Too bad that the project is in limbo after Coqui (the company) folded. The license limits the use of the weights to non-commercial usage unless you buy a commercial license, and there's nobody left to sell you one now.
is there anyone to sue you? (how does that work?)
I don't know the details in this case, but it seems plausible that someone still owns the IP and thus might be in a position to initiate legal proceedings.
That same person could update the license, no?
Honestly, I don't think that sounds as human as piper does, but that's probably a function of the voice model files more than anything, fe, en_US 'amy' sounds artificial, but hfc_female sounds more realistic on the Piper samples.

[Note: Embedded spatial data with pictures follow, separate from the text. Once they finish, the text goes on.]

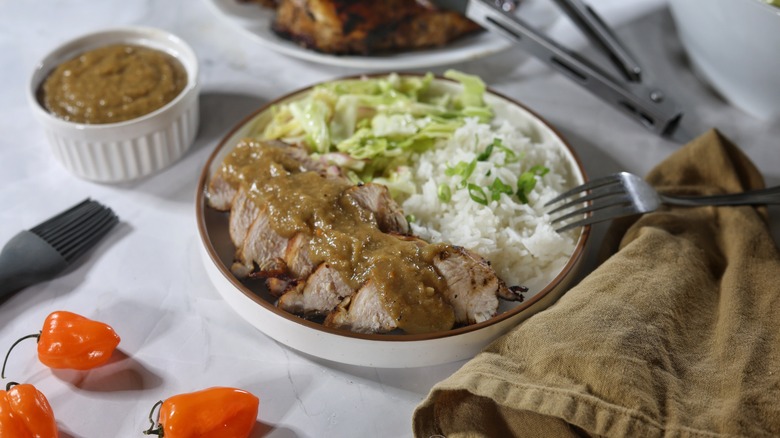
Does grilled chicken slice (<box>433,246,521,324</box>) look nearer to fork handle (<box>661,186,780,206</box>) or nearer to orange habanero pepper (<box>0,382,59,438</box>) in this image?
fork handle (<box>661,186,780,206</box>)

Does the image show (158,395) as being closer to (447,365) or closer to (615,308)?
(447,365)

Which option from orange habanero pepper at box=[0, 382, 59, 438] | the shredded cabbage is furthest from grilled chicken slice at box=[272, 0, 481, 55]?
orange habanero pepper at box=[0, 382, 59, 438]

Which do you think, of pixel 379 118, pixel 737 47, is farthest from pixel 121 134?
pixel 737 47

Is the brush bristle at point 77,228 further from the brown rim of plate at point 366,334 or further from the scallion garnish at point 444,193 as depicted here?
the scallion garnish at point 444,193

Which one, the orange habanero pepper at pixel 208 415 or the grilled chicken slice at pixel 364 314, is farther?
the grilled chicken slice at pixel 364 314

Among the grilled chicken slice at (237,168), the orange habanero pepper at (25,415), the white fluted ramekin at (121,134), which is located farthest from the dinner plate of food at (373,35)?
the orange habanero pepper at (25,415)

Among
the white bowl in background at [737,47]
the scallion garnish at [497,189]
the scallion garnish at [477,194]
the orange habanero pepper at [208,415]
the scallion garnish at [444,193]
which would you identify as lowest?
the orange habanero pepper at [208,415]

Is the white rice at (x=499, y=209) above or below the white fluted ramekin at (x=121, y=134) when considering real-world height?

https://rhasspy.github.io/piper-samples/
When I gave "Matt", my loyal local assistant[1], a voice xTTSv2 performed better for long form text. While in longform emotions seemed well balanced in the text, in short replies the emotion patterns frequently felt off and therefore unnatural. What I liked about xTTsv2 though is that voice cloning is fairly easy by just providing a .wav file with the intended voice pattern.
[1]https://open.substack.com/pub/jdsemrau/p/teaching-your-agent...
xTTS is notoriously bad at generating short samples. It will also hallucinate if you give it something short enough.
How does the STT compare to Fastwhisper?
How many RAM GB the model requires?
My very first Multimodal AI star on Github. Hope we see more of these in the future.
How long till a stand alone OS that makes AI usage its first class citizen?